Araym hatte kein Glück. Die Brandwunden an seinen Händen entzündeten sich, und lange Zeit lag er mit hohem Fieber in der Sandfeste. In wirren Träumen nahm er war, dass man ihm Wasser einflösste und ihm seine heisse Stirn mit feuchten Tüchern kühlte, doch er wurde nie ganz wach. Ab und zu machte man sich an seinen Händen zu schaffen, und der Schmerz war jeweils so gross, dass Araym wieder in die Schwärze zurückfiel, die ihn umfing.

Dann erwachte er einmal und merkte an dem Licht, das durchs Fenster hereinfiel, dass es früh am Morgen sein musste. Sein Kopf war so klar wie seit langem nicht mehr, und er war endlich einmal wieder in der Lage, einen klaren Gedanken zu fassen. Als er sich aufsetzen wollte, stellte er fest, dass er so schwach war wie ein kleines Kind. Obschon sich der ganze Raum um ihn zu drehen begann und ihm kalter Schweiss ausbrach, stützte er sich auf seine Ellbogen und blickte sich um.
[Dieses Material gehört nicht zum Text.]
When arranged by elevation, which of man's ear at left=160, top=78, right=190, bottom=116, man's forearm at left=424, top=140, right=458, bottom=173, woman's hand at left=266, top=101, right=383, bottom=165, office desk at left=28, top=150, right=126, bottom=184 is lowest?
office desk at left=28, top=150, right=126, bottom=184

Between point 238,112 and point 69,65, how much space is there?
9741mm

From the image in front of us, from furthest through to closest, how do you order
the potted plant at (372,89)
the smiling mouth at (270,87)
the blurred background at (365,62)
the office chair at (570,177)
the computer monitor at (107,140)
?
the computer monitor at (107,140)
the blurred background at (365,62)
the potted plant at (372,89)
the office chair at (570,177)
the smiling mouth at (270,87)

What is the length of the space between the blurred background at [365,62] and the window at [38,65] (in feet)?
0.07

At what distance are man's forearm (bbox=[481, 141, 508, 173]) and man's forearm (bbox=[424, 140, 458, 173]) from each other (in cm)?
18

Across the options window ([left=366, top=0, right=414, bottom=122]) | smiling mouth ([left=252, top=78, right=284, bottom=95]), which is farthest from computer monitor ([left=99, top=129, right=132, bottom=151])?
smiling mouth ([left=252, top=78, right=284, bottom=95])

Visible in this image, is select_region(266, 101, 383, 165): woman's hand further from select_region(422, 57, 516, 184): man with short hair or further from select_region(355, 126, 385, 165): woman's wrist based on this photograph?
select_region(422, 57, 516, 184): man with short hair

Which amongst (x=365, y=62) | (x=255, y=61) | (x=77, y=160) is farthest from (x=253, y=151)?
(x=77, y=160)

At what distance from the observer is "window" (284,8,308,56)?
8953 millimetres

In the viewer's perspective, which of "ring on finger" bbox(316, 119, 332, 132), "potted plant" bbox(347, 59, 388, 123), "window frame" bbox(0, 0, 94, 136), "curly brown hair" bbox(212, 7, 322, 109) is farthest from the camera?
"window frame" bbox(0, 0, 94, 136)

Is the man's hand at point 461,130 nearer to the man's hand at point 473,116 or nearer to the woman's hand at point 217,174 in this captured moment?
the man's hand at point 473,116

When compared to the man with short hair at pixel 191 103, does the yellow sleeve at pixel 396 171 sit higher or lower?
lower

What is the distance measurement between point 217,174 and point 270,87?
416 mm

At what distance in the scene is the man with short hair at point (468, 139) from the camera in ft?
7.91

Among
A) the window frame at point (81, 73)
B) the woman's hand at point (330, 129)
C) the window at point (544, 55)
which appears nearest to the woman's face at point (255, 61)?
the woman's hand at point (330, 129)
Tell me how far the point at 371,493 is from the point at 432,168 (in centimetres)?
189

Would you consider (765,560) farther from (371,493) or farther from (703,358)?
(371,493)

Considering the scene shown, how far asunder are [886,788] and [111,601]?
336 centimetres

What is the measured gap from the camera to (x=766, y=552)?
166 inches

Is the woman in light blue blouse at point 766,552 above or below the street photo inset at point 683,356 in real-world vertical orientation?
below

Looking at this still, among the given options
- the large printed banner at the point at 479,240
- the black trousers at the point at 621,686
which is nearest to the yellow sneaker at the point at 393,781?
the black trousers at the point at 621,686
Er hatte furchtbaren Durst, aber der Wasserkrug, den er entdeckte, war ausser seiner Reichweite auf einem Tisch am Fenster. Araym liess sich mit einem Stöhnen zurück auf das Lager sinken. Als hätte sie es gehört, kauerte kurz darauf Bantila neben ihm und blickte besorgt auf ihn herunter.

„Bantila!"

Er konnte nur flüstern, aber Bantila strahlte.

„Bleib liegen, Araym! Ich muss Bescheid sagen, dass du wach bist."

Sie sprang auf und wollte den Raum verlassen, aber Araym rief sie zurück. Das heisst, er wollte rufen, aber er brachte nur ein heiseres Krächzen hervor.

„Bantila, ich habe schrecklichen Durst. Gib mir erst etwas Wasser, bitte!"

Sie nickte und ging zu dem Tisch hinüber, wo der Krug stand. Dann kehrte sie mit einer Schale zu ihm zurück und hielt sie ihm an den Mund. Es war schwierig, im Liegen zu trinken, aber Araym hatte nicht die Kraft, sich noch einmal aufzustützen. Schliesslich wandte er den Kopf zur Seite, um anzuzeigen, dass er genug hatte. Bantila stellte die Schale zurück und lächelte Araym zu.

„Ich werde die anderen holen. Sie werden froh sein, dass du wach bist."

Araym war von der kurzen Anstrengung erschöpft. Schwach wehrte er ab.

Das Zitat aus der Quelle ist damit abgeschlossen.